The path to true happiness is strewn with thorns, and hedged in by emotions and personalities that often spiral out of control. That appears to be the overriding theme of the three films that Cédric Klapisch has made revolving around Xavier Rousseau, a ladies' man who has evolved into a family man without quite realizing it.
The latest, Chinese Puzzle, is the strongest of them all. We first met Xavier (Romain Duris), Martine (Audrey Tautou), Isabelle (Cécile De France), and Wendy (Kelly Reilly) way back in L'Auburge Espagnole (aka The Spanish Apartment, 2002). Xavier and Martine were a couple; he was an economics student who moved to Barcelona for a year, where he met the others, part of a mélange of Europeans from different countries who overcame cultural differences to learn about themselves and each other. By the end of the movie, Xavier and Martine were no longer a couple, and Xavier quit economics to become a writer.
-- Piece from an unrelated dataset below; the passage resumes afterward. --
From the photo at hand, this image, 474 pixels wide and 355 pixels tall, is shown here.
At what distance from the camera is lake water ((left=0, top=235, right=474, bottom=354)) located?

Picking up the story a few years later, Les Poupées russes (aka Russian Dolls, 2005) finds Xavier earning a living as a writer in Paris, but not a happy one; he is a romance novelist and ghostwriter for celebrities. He embarks on an affair with a model, and then develops an attraction for Wendy, who has become a successful TV writer in London. Are they meant to be together?
Chinese Puzzle (aka Casse-tête chinois) says no. After spending 10 happy years together, with two childen, things fall apart, and Wendy ends up taking the kids with her to New York, where she has fallen for a man whose character is defined by his wealth. Missing his children, Xavier follows, without much of a plan, beyond crashing with Isabelle, who now lives in Brooklyn with her partner Ju (Sandrine Holt).
Many more complications ensue, some of them melodramatically eye-rolling, but most of them within the realm of possibility for 21st century families. As a former resident of New York City, and intensive viewer of movies set in the five boroughs, Xavier's fish-out of-water experiences as a Frenchman in America did not strike me as particularly fresh or funny, especially compared to his adventures in Europe.
But it's necessary for the story to document the grittier side of the city as a background for Xavier's evolving perspective. Barcelona seems like a distant playground in his youth; the sleek, ever more comfortable cityscapes of Paris and London that he previously enjoyed have faded in importance. As he nears 40, and finds himself even lower on the economic ladder than he did before -- NYC is wildly expensive, baby! -- he barely comments on his surroundings. Yet in light of his evident success as a novelist, he doesn't have the career worries that he did in the past; he knows he must write, and has the quiet confidence that comes from knowing that others appreciate his talents.
Those things, and even his own personal achievements, pale in comparison to his children. He makes no grand statement about this eye-opening, mature realization; the best he can do is wrestle with all the "complications" in his life, without quite seeing how it all fits together in the Chinese puzzle he's assembling.
Lest the movie sound like a long, rambling report, it's fleet of foot and quite absorbing. It functions best as the conclusion of a trilogy, with the backstory providing nourishment for the characters, but the genuine warmth of the emotions do not rely upon history. Most of all, Chinese Puzzle requires identification with and empathy for the characters, emotions that are well-earned and amply rewarded by the time the credits roll.